Exercise: In the posts about coming across a provider on Facebook, what is the worst that would likely happen if you send her a friend request?

Selected extract:
┏━━

Fast forward to about a year ago. I found her on face book one night when I was surfing the site just seeing who was on there that I knew. As much as I would love to catch up with this very sweet lady I would never try to contact her through facebook or any other means at this point.
If you truly enjoyed the time you spent with a lady in the past the best way to can show your appreciation is to respect her privacy now and in the future.
Thanks Bostonguy! You're last sentence hit the nail on the head. My thoughts exactly. With this day and age, technology, all these sites like FB, twitter, etc. then it really is a small world. The old days before then internet these situations would be much harder to encounter.
I came across a provider on facebook and we had a mutual friend I didn't realize we had. I did friend her on facebook and she accepted and we've exchanged a couple of e-mails since then. I think it really depends. Most of the time I would never consider adding a provider on facebook. But we were in similar social circles and our mutual friend happened to be one of my closest friends. So it wasn't too awkward but it was important to be very careful as it very well could have been if you aren't discreet. In general, I'd recommend leaving her alone, but if you do decide to send her a friend request the worst that would likely happen is she denies your request.

┗━━

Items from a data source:
┏━━

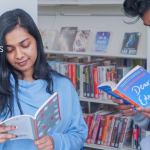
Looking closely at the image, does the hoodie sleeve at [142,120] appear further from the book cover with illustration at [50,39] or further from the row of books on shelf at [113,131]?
the book cover with illustration at [50,39]

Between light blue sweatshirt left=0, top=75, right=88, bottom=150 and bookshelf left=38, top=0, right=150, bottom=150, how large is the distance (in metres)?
1.04

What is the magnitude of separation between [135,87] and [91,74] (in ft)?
4.53

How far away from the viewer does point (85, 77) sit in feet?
8.63

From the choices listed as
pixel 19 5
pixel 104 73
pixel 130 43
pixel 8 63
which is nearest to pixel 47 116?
pixel 8 63

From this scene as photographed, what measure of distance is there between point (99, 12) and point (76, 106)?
5.27ft

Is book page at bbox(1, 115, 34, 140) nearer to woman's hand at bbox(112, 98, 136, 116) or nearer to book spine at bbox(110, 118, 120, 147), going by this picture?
woman's hand at bbox(112, 98, 136, 116)

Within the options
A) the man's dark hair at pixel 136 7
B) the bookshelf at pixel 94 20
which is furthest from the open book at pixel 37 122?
the bookshelf at pixel 94 20

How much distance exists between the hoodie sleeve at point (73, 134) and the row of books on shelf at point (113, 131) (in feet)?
3.54

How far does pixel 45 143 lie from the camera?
1197mm

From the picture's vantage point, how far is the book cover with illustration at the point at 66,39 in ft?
9.14

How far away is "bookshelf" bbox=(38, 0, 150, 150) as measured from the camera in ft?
8.14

┗━━

Task result: She denies your request.